Une jeunesse rebelle à son milieu

   Dès l'enfance, George FOX, issu d'un père tisserand et d'une famille anglicane pratiquante, se montre enclin au sérieux et à une forte religiosité. Il ne connait aucune scolarité mais apprend néanmoins à lire et à écrire, étudiant la Bible avec assiduité. Selon lui-même, "lorsque j'atteignais l'âge de onze ans, je connaissais la pureté et la vertu car, au cours de mon enfance, on m'enseigna le chemin à suivre pour rester pur. Le Seigneur m'apprit à être fidèle en toutes choses, et à agir fidèlement de deux manières : intérieusement envers Dieu et extérieurement envers les hommes."

Malgré le désir de ses proches de faire de lui un prêtre, il devient apprenti auprès d'un cordonnier et d'un berger. Cette situation convient à son caractère contemplatif, et il est vite renommé pour sa compétence auprès des marchands de laine ayant affaire avec son maître. L'obsession constante de FOX est la poursuite de la simplicité dans la vie, c'est-à-dire la recherche de l'humilité et le refus du luxe (qu'il constate chez les prêtres anglicans), autant de valeurs qui lui ayant été inculquées par son expérience de berger. La Bible lui donne quantités de modèles de bergers dont il faut suivre l'exemple (Noé, Abraham, Jacob, Moïse...).

Cela ne l'empêche pas de cultiver l'amitié de personnes plus éduquées. Goerge FOX rend régulièrement visite à Nathaniel STEPHENS, le prêtre de son village, et engage avec lui de longues conservations théologiques, même s'ils se trouvent souvent en désaccords. Il compte également des amis parmi les professeurs anglicans, mais finit par les mépriser à la fin de son adolescence en raison de leur comportement, notamment de leur dépendance à l'alcool.

 

Premiers voyages et premières tentatives de "conversions"...

    Cette expérience du milieu des prêtres anglicans le pousse à quitter Drayton-in-the-Clay en septembre 1643 et à errer sans destination précise, dans un certain état de confusion mentale. Il trouve refuge dans le bourg de Barnet, à Londres, et peut s'enfermer dans sa chambre pendant des jours tout comme s'aventurer seul dans la campagne. Ses méditations tournent alors principalement autour de la tentation de Jésus par Satan dans le désert; épisode biblique qu'il compare à sa propre condition spirituelle. Notons qu'il n'est pas le seul dans ce cas à cette époque de l'histoire de l'Angleterre, peuplée de mystiques de tout ordre.

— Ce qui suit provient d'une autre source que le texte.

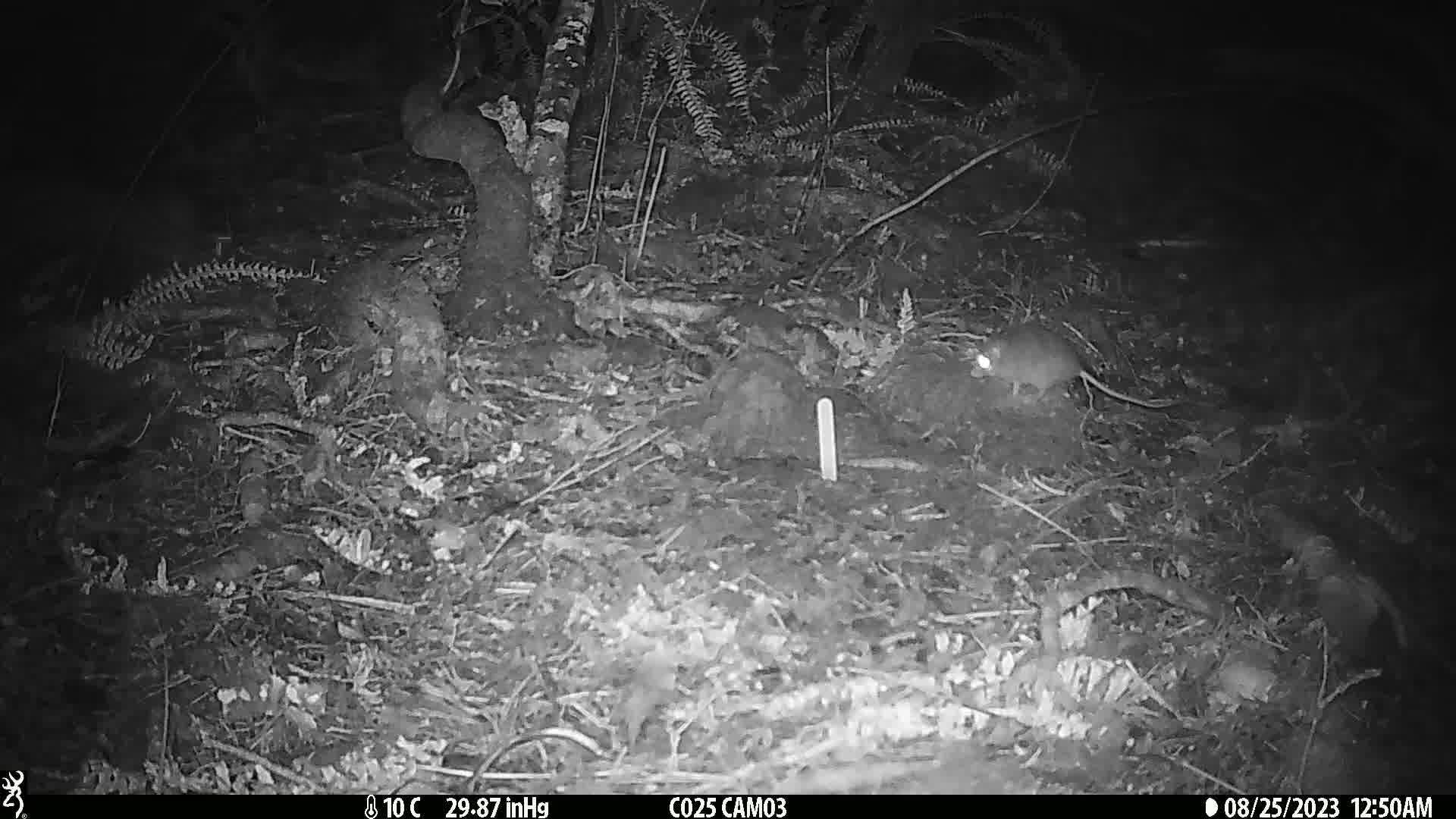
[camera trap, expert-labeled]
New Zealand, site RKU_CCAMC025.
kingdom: Animalia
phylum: Chordata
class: Mammalia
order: Rodentia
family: Muridae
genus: Rattus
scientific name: Rattus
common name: rat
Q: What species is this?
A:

George FOX attire parfois l'attention de quelques théologiens, mais il les rejette comme menant une vie indigne des doctrines qu'ils enseignent. Il recherche également la compagnie des membres du clergé mais n'y trouve aucune réconfort, car eux aussi semblent incapable de répondre aux maux qui le tourmente (fumer du tabac, réciter des psaumes, saignées sont fréquemment conseillés!). Après un retour auprès de sa famille (qui pousse à se marier ou au service militaire...), il recommence ses errances, mais avec plus de circonspection dans ses rencontres, et également avec plus de ténacité dans l'expression de ses désaccords, voie qui le conduit plus tard à provoquer les ecclésiastiques en plain sermon...

Dans les quelques années qui suivent, George FOX voyage plus loin, à travers le pays et raffermit ses convictions religieuses. A savoir :

- Les chrétiens, bien qu'ils pratiquent leur religion de diverses manières suivant les endroits, seront tous "sauvés" par leur foi. Les rites religieux n'ont donc aucune incidence pourvu que le croyant soit pur en son for intérieur.

- La capacité pour exercer la prêtrise est donnée à un homme par le Saint-Esprit, et non par des études religieuses. Cela implique que n'importe quelle personne, y compris une femme, a le droit de guider les fidèles.

- Dieu "habite le coeur de son peuple obéissant"  : l'expérience religieuse ne doit donc pas être confinée au seul bâtiment de l'église. FOX, de fait, refuse de qualifier un édifice d'"église". Il préfère pratiquer son culte au milieu des champs, dans l'idée que la présence de Dieu peut aussi se faire sentir au sein de la nature.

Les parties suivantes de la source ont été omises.